Rows from a spatial reasoning dataset:
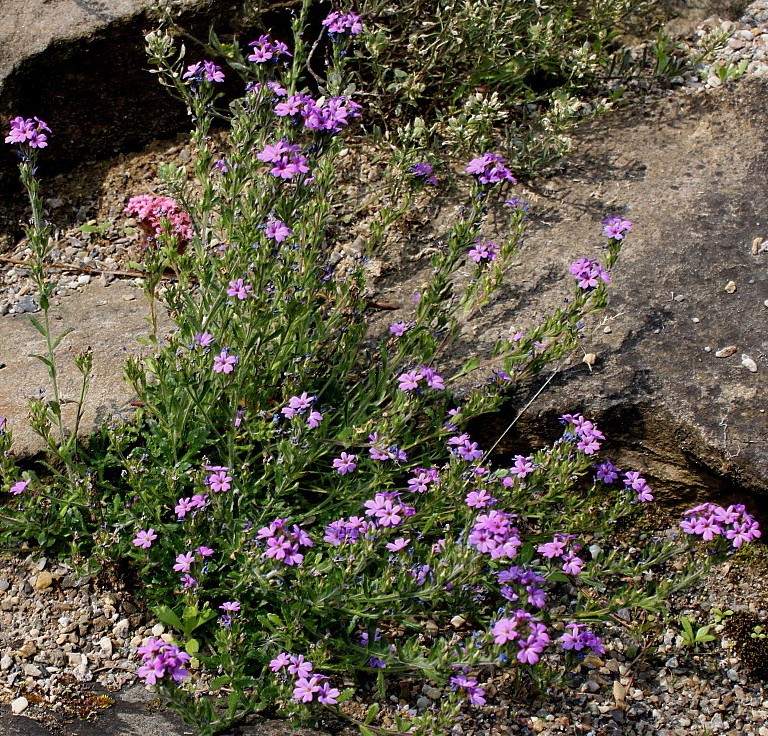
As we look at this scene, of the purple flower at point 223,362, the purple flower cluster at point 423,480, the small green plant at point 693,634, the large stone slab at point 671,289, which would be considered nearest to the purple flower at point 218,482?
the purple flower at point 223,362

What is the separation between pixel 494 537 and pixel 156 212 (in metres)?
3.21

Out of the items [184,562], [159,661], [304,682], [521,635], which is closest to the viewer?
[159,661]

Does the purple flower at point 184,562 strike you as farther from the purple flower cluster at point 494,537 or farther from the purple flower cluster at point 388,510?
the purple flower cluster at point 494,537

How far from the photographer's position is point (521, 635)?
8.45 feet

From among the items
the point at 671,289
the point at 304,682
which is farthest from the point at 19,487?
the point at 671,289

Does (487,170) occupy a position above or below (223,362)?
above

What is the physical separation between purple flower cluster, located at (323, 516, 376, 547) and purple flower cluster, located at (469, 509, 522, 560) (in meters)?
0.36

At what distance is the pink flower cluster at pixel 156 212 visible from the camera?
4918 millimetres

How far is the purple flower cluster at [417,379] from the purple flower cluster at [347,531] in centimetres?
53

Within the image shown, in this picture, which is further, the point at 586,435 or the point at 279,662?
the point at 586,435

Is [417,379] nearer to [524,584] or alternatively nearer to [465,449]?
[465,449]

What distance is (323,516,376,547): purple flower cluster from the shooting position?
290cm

Goal:
Output, unchanged, the lines from the line with "What is the separation" through the final line of the material.

Output:
What is the separation between pixel 494 537 and pixel 156 212 (in metres)?
3.21

Out of the items [184,562], [159,661], [304,682], [521,635], which is closest to the viewer?
[159,661]

Does the purple flower at point 184,562 strike you as farther from the purple flower cluster at point 494,537 or farther from the purple flower cluster at point 388,510?
the purple flower cluster at point 494,537

How far from the photographer's position is point (521, 635)?
8.45 feet

From among the items
the point at 671,289
the point at 304,682
which is farthest from the point at 19,487?
the point at 671,289

Does (487,170) occupy a position above or below (223,362)?
above

What is the physical separation between purple flower cluster, located at (323, 516, 376, 547) and purple flower cluster, located at (469, 509, 522, 560) (in meters)?
0.36

At what distance is the pink flower cluster at pixel 156 212 visible from the camera?
4918 millimetres

How far is the purple flower cluster at [417,379] from the purple flower cluster at [347,531] in centimetres?
53

Within the image shown, in this picture, which is further, the point at 586,435 or the point at 279,662?
the point at 586,435

Is [417,379] nearer to [524,584] or alternatively nearer to [465,449]?
[465,449]

What distance is (323,516,376,547): purple flower cluster from the shooting position?
290cm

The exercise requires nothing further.